Addressing reporters on the sidelines of an Institute of Defence Studies and Analyses (IDSA) event here, Antony, referring to the Keran incident in Jammu and Kashmir, said that the Pakistan forces were doing nothing to prevent infiltrations across the border into India.
"Attempts at infiltration are still going on, and increasing, which means with support of elements across the border... Nothing can happen without the tacit support of Pakistan Army," he said.
Antony said he was confident that the Indian security forces are capable of meeting any challenges.
"The ceasefire violations are still continuing, but this year there is unusual developments taking place... unusual sudden series of ceasefire violations on the International Border, which is more a matter of concern," the defence minister said in reply to a question.
He also said that India has repeatedly said that it wants to improve relations with Pakistan. "And if (Pakistan) is serious about improving relations, how can the infiltrations and ceasefire violations increase," he asked.
Another factor of concern, he said, is that the infiltrators are better equipped and prepared for a long haul inside India.
The defence minister said the inking of a new border accord with China was a "sincere attempt" by both countries to avoid tensions on their disputed border.
The Border Defence Cooperation Agreement was inked during Prime Minister Manmohan Singh's visit to Beijing last week.
Asked if it would prevent situations like the April-May three-week-long face off between troops of both sides in Depsang area in Ladakh, Antony said he cannot foretell if it would prevent such incidents.
"I am not an astrologer," he said.
He added: "The fact that we have adhered to certain procedures does not mean nothing will happen, but there are mechanisms to immediately intervene and find solutions. And both sides are making sincere attempt for peace and tranquility on the border."
The defence minister said the BDCA would help to tackle face-off situations "as quickly as possible".
Earlier, in his address at the IDSA, Antony said India has striven to improve relations with neighbours and its ties with some countries have undergone dramatic transformation, but with some others these "continue to be problematic".
Addressing the Seventh South Asia Conference on "India and South Asia: Exploring Regional Perceptions" at the IDSA here, Antony said such conferences were an important Track II initiative to generate ideas for regional peace.
"Over the years, India has assumed a responsibility to improve its relationship with neighbours.

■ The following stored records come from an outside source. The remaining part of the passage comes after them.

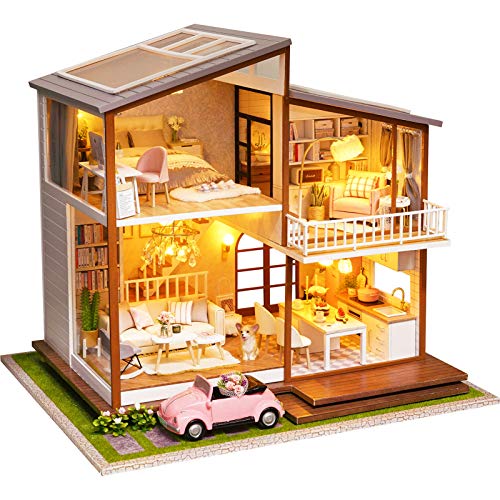 Dollhouse Miniature with Furniture,DIY 3D Wooden Doll House Kit Duplex Villa Style Plus with Dust Cover and Music Movement,1:24 Scale Creative Room Idea Best Gift for Children Friend Lover A080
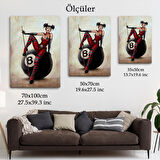 Bilardo Topunun Üstünde Oturan Pub Kızı Duvar Tablosu-6230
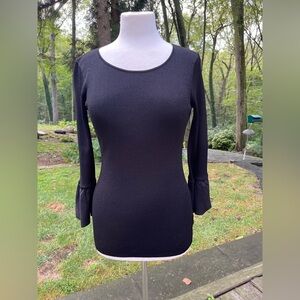 Doncaster Collection Black Ribbed Knit Top Size S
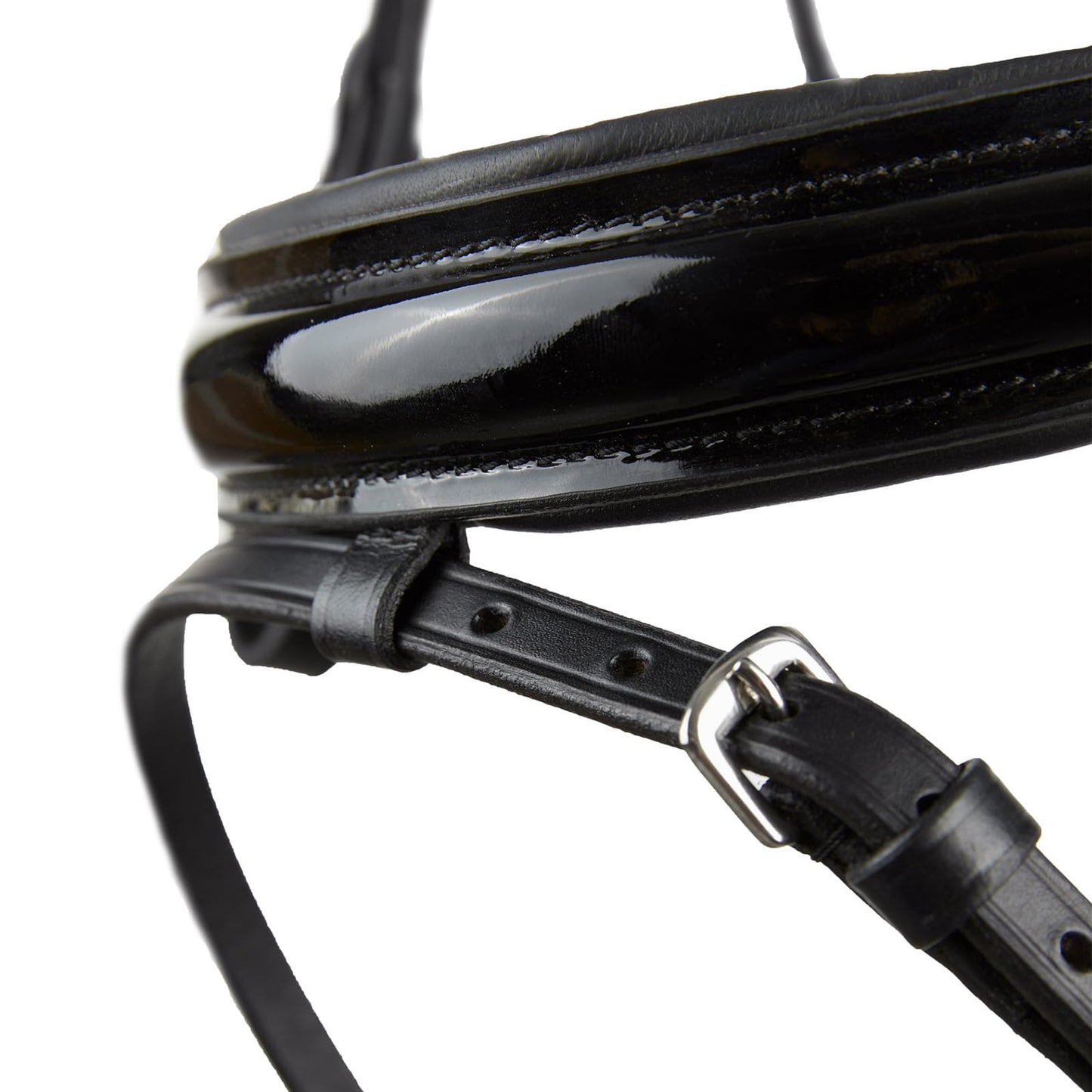 HORZE Grayson Classic Leather Ergonomic Snaffle Dressage Bridle with Detachable Flash - Black - Cob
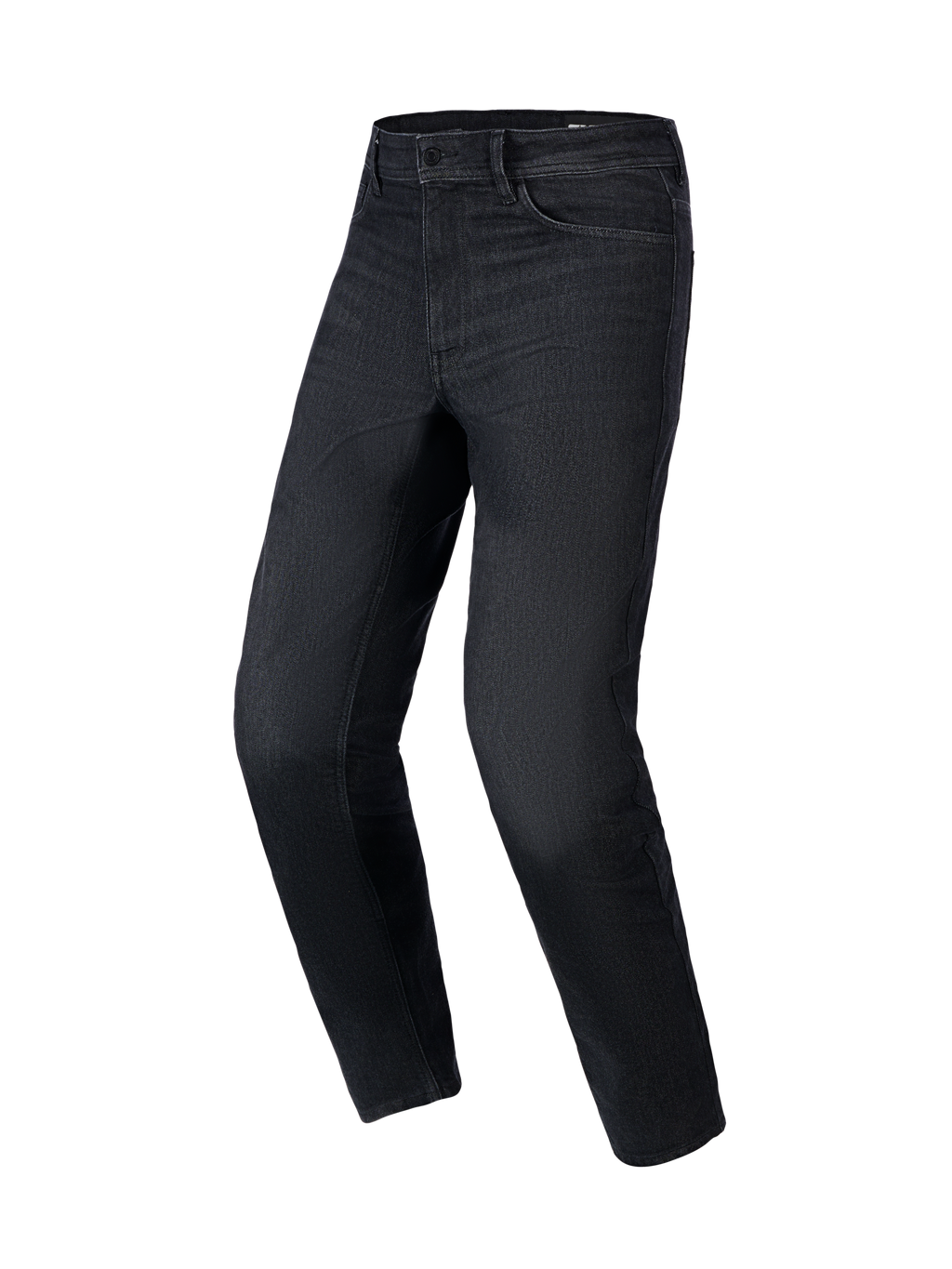 Spodnie Alpinestars Flex-AST 5 Denim, motocyklowe jeansy w kolorze Black Washed, regularny zwężany krój, fason z pięcioma kieszeniami i szlufkami na pasek, elastyczna tkanina denim, miejska ochronna odzież motocyklowa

This policy has paid off at a bilateral level. India's relationship with some countries has undergone dramatic transformation. However, its relationship with some other countries continues to be problematic. Nevertheless, India has always remained committed to further and maintain peace and friendly relations with all its neighbours," Antony said.
He said India's "natural predominance" in the region due to its larger size and economy "is viewed with concern in some states". "Such concerns about Indian intentions are far from real and often misplaced", he stressed.